U.S. officials yesterday said they had frozen the assets of a private relief organization linked to Hamas, called KindHearts. A review of all U.S. aid for the Palestinians is expected to be completed in the next few weeks.

“Unfortunately, the pressures have begun, and the support and the aid has started to decrease. … Therefore, we are in a real financial crisis,” Palestinian Authority President Mahmoud Abbas said in Gaza, where he will meet this week with Hamas leaders.

The Palestinian Authority, short on funds after years of corruption, will be hard-pressed to pay the salaries of nearly half its workers — including many of the security forces, without the Israeli transfers. There are fears that resulting hardship and instability could prompt a new wave of anti-Israeli violence.

Nevertheless, Israel said it would urge other international donors to halt aid to the Palestinians.

Israel also announced that it will limit the movement of Hamas officials and halt cooperation with the Palestinian police. Officials haven’t decided whether to cut contacts with Mr. Abbas, said a Foreign Ministry spokesman.

Israeli television reported that Israeli officials were disappointed that Mr. Abbas didn’t take a more confrontational line toward Hamas in his speech at the inauguration of the Palestinian parliament on Saturday.

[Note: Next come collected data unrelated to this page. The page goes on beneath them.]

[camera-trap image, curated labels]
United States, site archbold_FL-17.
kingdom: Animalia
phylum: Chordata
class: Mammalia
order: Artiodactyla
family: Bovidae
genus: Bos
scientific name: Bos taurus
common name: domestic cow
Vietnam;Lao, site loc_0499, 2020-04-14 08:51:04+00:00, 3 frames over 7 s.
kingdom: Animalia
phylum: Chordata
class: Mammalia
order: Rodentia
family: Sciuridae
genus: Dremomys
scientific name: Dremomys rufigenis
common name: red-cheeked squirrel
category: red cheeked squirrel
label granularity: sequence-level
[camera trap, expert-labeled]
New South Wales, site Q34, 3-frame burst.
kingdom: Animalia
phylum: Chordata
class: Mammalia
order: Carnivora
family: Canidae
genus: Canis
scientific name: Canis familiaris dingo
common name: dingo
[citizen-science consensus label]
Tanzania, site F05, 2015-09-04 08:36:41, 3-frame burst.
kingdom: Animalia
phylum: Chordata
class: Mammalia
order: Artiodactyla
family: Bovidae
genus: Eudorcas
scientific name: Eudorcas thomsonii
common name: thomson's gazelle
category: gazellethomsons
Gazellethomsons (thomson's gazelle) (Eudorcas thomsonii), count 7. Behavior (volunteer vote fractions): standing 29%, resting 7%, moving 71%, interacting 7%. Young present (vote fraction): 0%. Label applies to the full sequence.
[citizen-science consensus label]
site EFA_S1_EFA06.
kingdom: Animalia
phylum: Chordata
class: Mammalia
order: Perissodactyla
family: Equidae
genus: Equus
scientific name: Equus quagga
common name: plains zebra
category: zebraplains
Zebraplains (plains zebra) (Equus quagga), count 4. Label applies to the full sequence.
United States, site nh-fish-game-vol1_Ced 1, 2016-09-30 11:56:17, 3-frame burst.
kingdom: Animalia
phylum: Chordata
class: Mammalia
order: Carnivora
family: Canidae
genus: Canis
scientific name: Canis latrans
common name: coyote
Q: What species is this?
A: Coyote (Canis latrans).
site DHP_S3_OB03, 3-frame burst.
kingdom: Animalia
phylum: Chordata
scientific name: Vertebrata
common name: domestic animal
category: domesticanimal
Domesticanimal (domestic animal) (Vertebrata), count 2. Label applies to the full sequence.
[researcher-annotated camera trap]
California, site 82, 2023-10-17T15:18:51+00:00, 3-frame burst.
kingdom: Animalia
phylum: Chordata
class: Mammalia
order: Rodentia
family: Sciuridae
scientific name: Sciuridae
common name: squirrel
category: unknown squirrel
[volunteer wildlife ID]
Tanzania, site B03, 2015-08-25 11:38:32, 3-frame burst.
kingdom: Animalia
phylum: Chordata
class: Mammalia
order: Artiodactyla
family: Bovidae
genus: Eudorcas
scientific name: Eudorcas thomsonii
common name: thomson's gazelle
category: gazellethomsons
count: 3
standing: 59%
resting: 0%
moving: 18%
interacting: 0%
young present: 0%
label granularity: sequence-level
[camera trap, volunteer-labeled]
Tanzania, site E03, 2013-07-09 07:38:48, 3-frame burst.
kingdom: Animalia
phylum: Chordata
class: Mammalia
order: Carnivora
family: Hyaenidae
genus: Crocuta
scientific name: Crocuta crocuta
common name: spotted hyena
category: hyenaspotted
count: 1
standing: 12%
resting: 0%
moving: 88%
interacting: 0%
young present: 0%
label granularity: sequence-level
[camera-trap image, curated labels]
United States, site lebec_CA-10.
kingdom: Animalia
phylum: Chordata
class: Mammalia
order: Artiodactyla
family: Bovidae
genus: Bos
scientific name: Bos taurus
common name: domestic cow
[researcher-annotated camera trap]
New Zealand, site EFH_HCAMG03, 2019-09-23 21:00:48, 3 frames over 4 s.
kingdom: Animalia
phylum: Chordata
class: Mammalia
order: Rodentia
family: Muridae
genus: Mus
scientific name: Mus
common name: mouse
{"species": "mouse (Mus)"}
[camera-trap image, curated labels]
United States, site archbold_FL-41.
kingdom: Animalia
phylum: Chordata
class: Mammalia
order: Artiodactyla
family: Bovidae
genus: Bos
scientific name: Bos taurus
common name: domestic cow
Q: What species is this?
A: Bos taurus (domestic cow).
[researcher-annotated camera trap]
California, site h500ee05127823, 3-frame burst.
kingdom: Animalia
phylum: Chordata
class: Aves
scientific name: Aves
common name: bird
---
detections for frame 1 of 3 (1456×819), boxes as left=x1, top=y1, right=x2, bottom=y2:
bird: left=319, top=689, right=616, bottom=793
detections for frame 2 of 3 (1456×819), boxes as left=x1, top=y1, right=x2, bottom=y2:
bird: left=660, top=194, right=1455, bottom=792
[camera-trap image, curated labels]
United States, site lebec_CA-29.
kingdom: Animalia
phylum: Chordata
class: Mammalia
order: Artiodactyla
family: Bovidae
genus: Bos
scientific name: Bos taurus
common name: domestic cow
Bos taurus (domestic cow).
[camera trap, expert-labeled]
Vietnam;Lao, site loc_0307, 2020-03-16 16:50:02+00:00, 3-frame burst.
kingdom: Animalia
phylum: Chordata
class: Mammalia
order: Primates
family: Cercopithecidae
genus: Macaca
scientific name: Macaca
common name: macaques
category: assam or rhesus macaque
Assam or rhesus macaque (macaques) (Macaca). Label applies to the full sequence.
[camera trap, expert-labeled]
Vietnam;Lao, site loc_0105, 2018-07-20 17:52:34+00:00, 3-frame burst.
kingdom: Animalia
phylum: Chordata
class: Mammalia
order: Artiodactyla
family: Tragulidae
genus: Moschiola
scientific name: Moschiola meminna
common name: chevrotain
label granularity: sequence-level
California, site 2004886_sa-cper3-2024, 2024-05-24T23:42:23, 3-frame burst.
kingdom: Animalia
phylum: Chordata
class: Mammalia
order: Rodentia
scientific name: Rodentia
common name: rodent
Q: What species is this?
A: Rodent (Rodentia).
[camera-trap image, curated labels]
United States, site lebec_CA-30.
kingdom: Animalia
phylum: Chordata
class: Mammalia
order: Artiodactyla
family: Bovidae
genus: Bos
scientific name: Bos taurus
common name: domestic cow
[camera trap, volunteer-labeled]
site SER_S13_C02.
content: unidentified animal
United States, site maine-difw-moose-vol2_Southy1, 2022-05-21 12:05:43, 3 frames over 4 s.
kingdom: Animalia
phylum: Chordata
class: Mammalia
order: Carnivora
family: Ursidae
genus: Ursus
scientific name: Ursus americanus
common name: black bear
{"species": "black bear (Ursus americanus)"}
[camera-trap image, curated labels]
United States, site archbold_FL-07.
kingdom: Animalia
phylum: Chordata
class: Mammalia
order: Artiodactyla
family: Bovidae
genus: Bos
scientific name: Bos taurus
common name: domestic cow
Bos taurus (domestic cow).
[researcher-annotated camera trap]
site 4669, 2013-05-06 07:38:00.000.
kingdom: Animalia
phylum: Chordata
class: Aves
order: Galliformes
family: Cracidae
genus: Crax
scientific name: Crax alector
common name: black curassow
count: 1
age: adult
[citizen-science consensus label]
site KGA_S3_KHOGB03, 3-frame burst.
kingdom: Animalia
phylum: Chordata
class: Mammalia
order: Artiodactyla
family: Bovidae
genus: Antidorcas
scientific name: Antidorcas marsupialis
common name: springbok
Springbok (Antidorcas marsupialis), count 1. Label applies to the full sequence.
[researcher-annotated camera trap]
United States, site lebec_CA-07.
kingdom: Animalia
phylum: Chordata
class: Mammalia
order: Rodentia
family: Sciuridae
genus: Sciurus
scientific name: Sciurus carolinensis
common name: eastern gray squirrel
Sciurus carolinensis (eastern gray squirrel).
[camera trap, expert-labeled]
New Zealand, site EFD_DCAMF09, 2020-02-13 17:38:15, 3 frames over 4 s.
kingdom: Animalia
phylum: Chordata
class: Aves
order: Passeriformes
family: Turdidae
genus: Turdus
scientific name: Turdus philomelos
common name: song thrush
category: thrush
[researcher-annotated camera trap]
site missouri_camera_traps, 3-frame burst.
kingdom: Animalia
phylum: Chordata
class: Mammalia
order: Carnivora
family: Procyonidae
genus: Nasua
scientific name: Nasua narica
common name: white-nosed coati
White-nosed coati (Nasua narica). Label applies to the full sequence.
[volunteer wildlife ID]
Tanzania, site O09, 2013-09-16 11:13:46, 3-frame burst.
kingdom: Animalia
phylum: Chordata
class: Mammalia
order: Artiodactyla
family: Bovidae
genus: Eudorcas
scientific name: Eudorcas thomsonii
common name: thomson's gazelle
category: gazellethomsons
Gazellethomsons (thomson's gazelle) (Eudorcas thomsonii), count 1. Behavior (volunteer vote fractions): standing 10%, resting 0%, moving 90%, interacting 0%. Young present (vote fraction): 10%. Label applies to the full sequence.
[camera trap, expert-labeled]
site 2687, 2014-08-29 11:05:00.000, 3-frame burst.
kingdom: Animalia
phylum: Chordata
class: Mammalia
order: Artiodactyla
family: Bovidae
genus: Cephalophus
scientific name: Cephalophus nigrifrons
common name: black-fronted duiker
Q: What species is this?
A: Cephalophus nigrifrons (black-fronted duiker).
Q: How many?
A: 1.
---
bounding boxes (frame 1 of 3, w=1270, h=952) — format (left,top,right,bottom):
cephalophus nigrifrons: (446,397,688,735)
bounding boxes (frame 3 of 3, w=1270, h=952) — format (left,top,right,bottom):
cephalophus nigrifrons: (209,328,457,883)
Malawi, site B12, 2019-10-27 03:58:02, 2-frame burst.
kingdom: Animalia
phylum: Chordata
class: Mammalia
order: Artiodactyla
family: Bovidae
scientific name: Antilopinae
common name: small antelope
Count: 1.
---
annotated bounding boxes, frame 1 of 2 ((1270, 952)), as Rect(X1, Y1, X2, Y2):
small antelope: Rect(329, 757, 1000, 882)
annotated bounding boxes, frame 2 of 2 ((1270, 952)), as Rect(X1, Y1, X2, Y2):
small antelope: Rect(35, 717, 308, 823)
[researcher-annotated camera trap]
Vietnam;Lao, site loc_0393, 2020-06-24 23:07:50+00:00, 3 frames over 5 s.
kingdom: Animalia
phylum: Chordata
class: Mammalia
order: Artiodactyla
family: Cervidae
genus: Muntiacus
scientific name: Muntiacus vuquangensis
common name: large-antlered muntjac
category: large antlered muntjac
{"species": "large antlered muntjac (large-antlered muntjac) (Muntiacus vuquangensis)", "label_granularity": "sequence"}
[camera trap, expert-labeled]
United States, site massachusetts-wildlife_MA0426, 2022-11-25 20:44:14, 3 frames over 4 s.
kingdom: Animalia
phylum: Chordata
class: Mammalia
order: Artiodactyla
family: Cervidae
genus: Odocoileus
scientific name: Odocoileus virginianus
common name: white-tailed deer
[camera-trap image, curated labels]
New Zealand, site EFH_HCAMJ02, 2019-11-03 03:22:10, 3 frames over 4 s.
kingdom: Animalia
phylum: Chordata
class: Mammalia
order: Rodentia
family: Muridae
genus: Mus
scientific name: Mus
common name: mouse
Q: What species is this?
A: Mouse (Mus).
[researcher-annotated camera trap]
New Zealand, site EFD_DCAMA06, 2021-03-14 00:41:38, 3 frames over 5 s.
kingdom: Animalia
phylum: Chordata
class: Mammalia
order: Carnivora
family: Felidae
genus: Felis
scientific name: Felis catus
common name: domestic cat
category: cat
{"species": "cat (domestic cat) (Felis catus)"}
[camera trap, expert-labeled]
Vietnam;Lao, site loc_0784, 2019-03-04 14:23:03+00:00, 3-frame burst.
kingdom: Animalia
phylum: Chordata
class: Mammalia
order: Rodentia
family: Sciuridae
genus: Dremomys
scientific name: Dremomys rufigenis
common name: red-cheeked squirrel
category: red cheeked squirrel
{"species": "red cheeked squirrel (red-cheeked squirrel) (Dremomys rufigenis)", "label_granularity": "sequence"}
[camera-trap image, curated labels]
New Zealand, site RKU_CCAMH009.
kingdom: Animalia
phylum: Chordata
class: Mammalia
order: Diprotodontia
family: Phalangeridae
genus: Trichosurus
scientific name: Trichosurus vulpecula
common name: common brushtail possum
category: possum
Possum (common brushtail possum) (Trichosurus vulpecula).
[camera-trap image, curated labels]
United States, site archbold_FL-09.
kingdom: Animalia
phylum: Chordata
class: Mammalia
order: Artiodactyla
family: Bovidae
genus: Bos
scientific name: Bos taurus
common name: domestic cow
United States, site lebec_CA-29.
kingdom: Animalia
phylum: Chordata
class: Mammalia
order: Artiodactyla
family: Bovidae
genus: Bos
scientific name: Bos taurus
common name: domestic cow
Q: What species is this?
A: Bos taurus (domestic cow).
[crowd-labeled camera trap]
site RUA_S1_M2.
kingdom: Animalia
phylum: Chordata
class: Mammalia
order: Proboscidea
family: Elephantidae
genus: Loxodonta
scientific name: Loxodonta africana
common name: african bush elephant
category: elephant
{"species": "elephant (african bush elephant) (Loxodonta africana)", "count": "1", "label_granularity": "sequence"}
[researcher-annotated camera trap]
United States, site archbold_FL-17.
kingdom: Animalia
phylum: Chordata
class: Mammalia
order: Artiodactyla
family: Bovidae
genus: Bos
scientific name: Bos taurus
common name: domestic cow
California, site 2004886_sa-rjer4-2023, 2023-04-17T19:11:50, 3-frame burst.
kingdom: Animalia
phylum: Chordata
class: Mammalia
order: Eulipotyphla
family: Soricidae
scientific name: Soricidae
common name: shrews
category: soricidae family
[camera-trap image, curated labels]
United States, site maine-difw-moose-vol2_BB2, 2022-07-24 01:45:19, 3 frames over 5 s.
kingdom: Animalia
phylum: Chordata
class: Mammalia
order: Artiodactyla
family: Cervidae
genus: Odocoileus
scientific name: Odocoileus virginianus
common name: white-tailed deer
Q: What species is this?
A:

“Israel views the rise of Hamas as a dangerous milestone that turns the PA into a terrorist authority,” Mr. Olmert said at the weekly Cabinet meeting. “This new situation will influence the future of Israeli-PA relations and will begin a period in which ties with the PA are downgraded.”

However, the Cabinet reportedly turned down a recommendation from the Israeli military for even stiffer moves to isolate the Palestinians, such as barring entry to Palestinian workers employed in Israel.

The mixed response is an attempt by Mr. Olmert to meet domestic expectations for a tough stance against Hamas, while taking care not to jeopardize international support for Israel.

“Israel won’t transfer a penny to Hamas,” said Foreign Ministry spokesman Gideon Meir. “Right now, there is no decision on the funds which will go to the humanitarian organizations. We’re differentiating between the Palestinian people and the Palestinian government.”

Under an economic agreement that followed the Oslo peace accords, Israeli customs officials agreed to collect duties on goods landed in Israel for delivery to the Palestinian territories and then transfer the proceeds to the Palestinian government.

While Hamas members have rejected the Oslo accords in the past, they now say they will cooperate with Israeli officials who provide services that benefit Palestinians.

Ismail Haniyeh, who was formally nominated yesterday as Hamas’ candidate to become prime minister, pledged that the group would not cave in to international pressure to recognize Israel and renounce violence.

Palestinian sources said early yesterday that Hamad Abu Sharif, chief of the Al Qods Brigades, was gunned down by Israeli troops in the old town of Nablus in the West Bank.

An Israeli military spokesman confirmed the death of an armed activist, saying: “Soldiers operating in the old town opened fire on armed men, killing one of them.”

This article is based in part on wire service reports.